**WORK INSTRUCTIONS**
The full set of entries below needs to be written out exactly.

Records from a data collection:
□ □ □ □ □

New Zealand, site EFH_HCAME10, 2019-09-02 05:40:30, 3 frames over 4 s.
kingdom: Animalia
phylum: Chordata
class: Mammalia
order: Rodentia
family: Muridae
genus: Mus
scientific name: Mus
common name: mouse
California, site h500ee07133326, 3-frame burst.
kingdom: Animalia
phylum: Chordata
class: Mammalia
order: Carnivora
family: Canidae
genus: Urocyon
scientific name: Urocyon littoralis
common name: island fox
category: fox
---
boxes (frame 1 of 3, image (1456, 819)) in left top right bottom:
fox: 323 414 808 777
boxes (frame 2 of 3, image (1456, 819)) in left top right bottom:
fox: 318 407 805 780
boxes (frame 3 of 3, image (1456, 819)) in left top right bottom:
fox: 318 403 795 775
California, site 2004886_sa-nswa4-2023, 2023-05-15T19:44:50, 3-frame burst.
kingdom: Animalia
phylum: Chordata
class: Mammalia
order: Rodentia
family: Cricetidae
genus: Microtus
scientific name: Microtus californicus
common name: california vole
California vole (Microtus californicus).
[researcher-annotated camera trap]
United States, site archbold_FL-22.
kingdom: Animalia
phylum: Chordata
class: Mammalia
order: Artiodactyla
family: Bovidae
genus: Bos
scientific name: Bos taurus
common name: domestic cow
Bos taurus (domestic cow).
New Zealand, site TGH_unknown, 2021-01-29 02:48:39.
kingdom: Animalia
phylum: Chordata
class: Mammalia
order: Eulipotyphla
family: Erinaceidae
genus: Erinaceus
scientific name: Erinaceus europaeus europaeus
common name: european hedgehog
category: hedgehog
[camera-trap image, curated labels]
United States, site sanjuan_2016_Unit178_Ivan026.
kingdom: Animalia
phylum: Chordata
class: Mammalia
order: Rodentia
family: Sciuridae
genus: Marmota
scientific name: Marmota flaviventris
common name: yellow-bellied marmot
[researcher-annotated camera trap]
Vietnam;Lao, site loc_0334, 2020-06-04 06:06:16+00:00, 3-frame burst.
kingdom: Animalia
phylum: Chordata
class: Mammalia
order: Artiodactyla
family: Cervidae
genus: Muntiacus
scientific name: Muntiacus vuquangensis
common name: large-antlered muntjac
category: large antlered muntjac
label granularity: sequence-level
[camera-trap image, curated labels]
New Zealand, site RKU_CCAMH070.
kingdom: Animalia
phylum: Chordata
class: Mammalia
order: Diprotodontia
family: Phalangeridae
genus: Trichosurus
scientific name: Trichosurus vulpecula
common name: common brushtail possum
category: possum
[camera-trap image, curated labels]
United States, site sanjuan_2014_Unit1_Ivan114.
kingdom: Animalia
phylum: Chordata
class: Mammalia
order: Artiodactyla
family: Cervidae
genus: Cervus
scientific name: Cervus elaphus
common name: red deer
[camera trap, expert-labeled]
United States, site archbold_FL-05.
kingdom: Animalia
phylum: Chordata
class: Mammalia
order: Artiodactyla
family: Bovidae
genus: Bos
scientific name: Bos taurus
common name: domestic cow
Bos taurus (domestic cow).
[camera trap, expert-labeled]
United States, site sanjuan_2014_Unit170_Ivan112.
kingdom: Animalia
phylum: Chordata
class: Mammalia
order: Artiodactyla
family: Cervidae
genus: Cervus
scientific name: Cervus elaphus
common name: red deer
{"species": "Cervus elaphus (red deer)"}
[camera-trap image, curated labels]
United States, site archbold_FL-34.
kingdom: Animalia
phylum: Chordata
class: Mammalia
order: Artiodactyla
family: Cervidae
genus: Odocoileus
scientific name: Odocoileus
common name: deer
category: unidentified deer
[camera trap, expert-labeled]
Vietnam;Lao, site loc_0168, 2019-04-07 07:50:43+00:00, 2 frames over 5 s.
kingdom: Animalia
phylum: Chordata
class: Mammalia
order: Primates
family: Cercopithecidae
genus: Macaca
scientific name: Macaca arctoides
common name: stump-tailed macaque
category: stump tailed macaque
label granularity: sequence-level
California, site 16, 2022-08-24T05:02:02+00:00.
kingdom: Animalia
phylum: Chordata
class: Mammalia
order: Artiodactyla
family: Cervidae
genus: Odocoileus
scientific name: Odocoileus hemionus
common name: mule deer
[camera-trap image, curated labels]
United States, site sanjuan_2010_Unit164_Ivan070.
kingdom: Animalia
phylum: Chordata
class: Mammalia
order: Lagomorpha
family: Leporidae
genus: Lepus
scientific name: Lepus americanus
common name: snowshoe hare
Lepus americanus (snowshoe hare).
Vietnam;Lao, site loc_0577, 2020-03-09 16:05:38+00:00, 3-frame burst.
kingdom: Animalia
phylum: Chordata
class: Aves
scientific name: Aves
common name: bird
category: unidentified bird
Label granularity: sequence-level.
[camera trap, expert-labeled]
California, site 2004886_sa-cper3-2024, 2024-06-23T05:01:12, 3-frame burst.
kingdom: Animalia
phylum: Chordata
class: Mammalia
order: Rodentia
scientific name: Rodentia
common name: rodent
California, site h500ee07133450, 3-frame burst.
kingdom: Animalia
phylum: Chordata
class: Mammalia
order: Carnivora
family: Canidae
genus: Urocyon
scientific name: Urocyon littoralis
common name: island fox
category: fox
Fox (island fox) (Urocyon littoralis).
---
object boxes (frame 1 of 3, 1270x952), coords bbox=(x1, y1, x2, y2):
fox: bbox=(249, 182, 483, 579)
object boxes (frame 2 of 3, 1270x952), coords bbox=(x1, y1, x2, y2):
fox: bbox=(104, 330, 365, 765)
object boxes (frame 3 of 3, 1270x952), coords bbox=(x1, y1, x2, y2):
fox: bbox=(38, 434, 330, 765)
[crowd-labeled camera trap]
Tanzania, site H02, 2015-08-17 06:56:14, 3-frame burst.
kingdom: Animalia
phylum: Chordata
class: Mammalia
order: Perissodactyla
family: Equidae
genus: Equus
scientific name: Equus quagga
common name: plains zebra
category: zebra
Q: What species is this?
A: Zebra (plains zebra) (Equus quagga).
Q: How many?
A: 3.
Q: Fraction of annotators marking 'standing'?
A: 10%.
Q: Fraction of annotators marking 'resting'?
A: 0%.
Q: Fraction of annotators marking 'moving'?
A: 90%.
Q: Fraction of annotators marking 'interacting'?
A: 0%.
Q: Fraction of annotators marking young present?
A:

□ □ □ □ □

**EXERCISE OUTPUT**
New Zealand, site EFH_HCAME10, 2019-09-02 05:40:30, 3 frames over 4 s.
kingdom: Animalia
phylum: Chordata
class: Mammalia
order: Rodentia
family: Muridae
genus: Mus
scientific name: Mus
common name: mouse
California, site h500ee07133326, 3-frame burst.
kingdom: Animalia
phylum: Chordata
class: Mammalia
order: Carnivora
family: Canidae
genus: Urocyon
scientific name: Urocyon littoralis
common name: island fox
category: fox
---
boxes (frame 1 of 3, image (1456, 819)) in left top right bottom:
fox: 323 414 808 777
boxes (frame 2 of 3, image (1456, 819)) in left top right bottom:
fox: 318 407 805 780
boxes (frame 3 of 3, image (1456, 819)) in left top right bottom:
fox: 318 403 795 775
California, site 2004886_sa-nswa4-2023, 2023-05-15T19:44:50, 3-frame burst.
kingdom: Animalia
phylum: Chordata
class: Mammalia
order: Rodentia
family: Cricetidae
genus: Microtus
scientific name: Microtus californicus
common name: california vole
California vole (Microtus californicus).
[researcher-annotated camera trap]
United States, site archbold_FL-22.
kingdom: Animalia
phylum: Chordata
class: Mammalia
order: Artiodactyla
family: Bovidae
genus: Bos
scientific name: Bos taurus
common name: domestic cow
Bos taurus (domestic cow).
New Zealand, site TGH_unknown, 2021-01-29 02:48:39.
kingdom: Animalia
phylum: Chordata
class: Mammalia
order: Eulipotyphla
family: Erinaceidae
genus: Erinaceus
scientific name: Erinaceus europaeus europaeus
common name: european hedgehog
category: hedgehog
[camera-trap image, curated labels]
United States, site sanjuan_2016_Unit178_Ivan026.
kingdom: Animalia
phylum: Chordata
class: Mammalia
order: Rodentia
family: Sciuridae
genus: Marmota
scientific name: Marmota flaviventris
common name: yellow-bellied marmot
[researcher-annotated camera trap]
Vietnam;Lao, site loc_0334, 2020-06-04 06:06:16+00:00, 3-frame burst.
kingdom: Animalia
phylum: Chordata
class: Mammalia
order: Artiodactyla
family: Cervidae
genus: Muntiacus
scientific name: Muntiacus vuquangensis
common name: large-antlered muntjac
category: large antlered muntjac
label granularity: sequence-level
[camera-trap image, curated labels]
New Zealand, site RKU_CCAMH070.
kingdom: Animalia
phylum: Chordata
class: Mammalia
order: Diprotodontia
family: Phalangeridae
genus: Trichosurus
scientific name: Trichosurus vulpecula
common name: common brushtail possum
category: possum
[camera-trap image, curated labels]
United States, site sanjuan_2014_Unit1_Ivan114.
kingdom: Animalia
phylum: Chordata
class: Mammalia
order: Artiodactyla
family: Cervidae
genus: Cervus
scientific name: Cervus elaphus
common name: red deer
[camera trap, expert-labeled]
United States, site archbold_FL-05.
kingdom: Animalia
phylum: Chordata
class: Mammalia
order: Artiodactyla
family: Bovidae
genus: Bos
scientific name: Bos taurus
common name: domestic cow
Bos taurus (domestic cow).
[camera trap, expert-labeled]
United States, site sanjuan_2014_Unit170_Ivan112.
kingdom: Animalia
phylum: Chordata
class: Mammalia
order: Artiodactyla
family: Cervidae
genus: Cervus
scientific name: Cervus elaphus
common name: red deer
{"species": "Cervus elaphus (red deer)"}
[camera-trap image, curated labels]
United States, site archbold_FL-34.
kingdom: Animalia
phylum: Chordata
class: Mammalia
order: Artiodactyla
family: Cervidae
genus: Odocoileus
scientific name: Odocoileus
common name: deer
category: unidentified deer
[camera trap, expert-labeled]
Vietnam;Lao, site loc_0168, 2019-04-07 07:50:43+00:00, 2 frames over 5 s.
kingdom: Animalia
phylum: Chordata
class: Mammalia
order: Primates
family: Cercopithecidae
genus: Macaca
scientific name: Macaca arctoides
common name: stump-tailed macaque
category: stump tailed macaque
label granularity: sequence-level
California, site 16, 2022-08-24T05:02:02+00:00.
kingdom: Animalia
phylum: Chordata
class: Mammalia
order: Artiodactyla
family: Cervidae
genus: Odocoileus
scientific name: Odocoileus hemionus
common name: mule deer
[camera-trap image, curated labels]
United States, site sanjuan_2010_Unit164_Ivan070.
kingdom: Animalia
phylum: Chordata
class: Mammalia
order: Lagomorpha
family: Leporidae
genus: Lepus
scientific name: Lepus americanus
common name: snowshoe hare
Lepus americanus (snowshoe hare).
Vietnam;Lao, site loc_0577, 2020-03-09 16:05:38+00:00, 3-frame burst.
kingdom: Animalia
phylum: Chordata
class: Aves
scientific name: Aves
common name: bird
category: unidentified bird
Label granularity: sequence-level.
[camera trap, expert-labeled]
California, site 2004886_sa-cper3-2024, 2024-06-23T05:01:12, 3-frame burst.
kingdom: Animalia
phylum: Chordata
class: Mammalia
order: Rodentia
scientific name: Rodentia
common name: rodent
California, site h500ee07133450, 3-frame burst.
kingdom: Animalia
phylum: Chordata
class: Mammalia
order: Carnivora
family: Canidae
genus: Urocyon
scientific name: Urocyon littoralis
common name: island fox
category: fox
Fox (island fox) (Urocyon littoralis).
---
object boxes (frame 1 of 3, 1270x952), coords bbox=(x1, y1, x2, y2):
fox: bbox=(249, 182, 483, 579)
object boxes (frame 2 of 3, 1270x952), coords bbox=(x1, y1, x2, y2):
fox: bbox=(104, 330, 365, 765)
object boxes (frame 3 of 3, 1270x952), coords bbox=(x1, y1, x2, y2):
fox: bbox=(38, 434, 330, 765)
[crowd-labeled camera trap]
Tanzania, site H02, 2015-08-17 06:56:14, 3-frame burst.
kingdom: Animalia
phylum: Chordata
class: Mammalia
order: Perissodactyla
family: Equidae
genus: Equus
scientific name: Equus quagga
common name: plains zebra
category: zebra
Q: What species is this?
A: Zebra (plains zebra) (Equus quagga).
Q: How many?
A: 3.
Q: Fraction of annotators marking 'standing'?
A: 10%.
Q: Fraction of annotators marking 'resting'?
A: 0%.
Q: Fraction of annotators marking 'moving'?
A: 90%.
Q: Fraction of annotators marking 'interacting'?
A: 0%.
Q: Fraction of annotators marking young present?
A:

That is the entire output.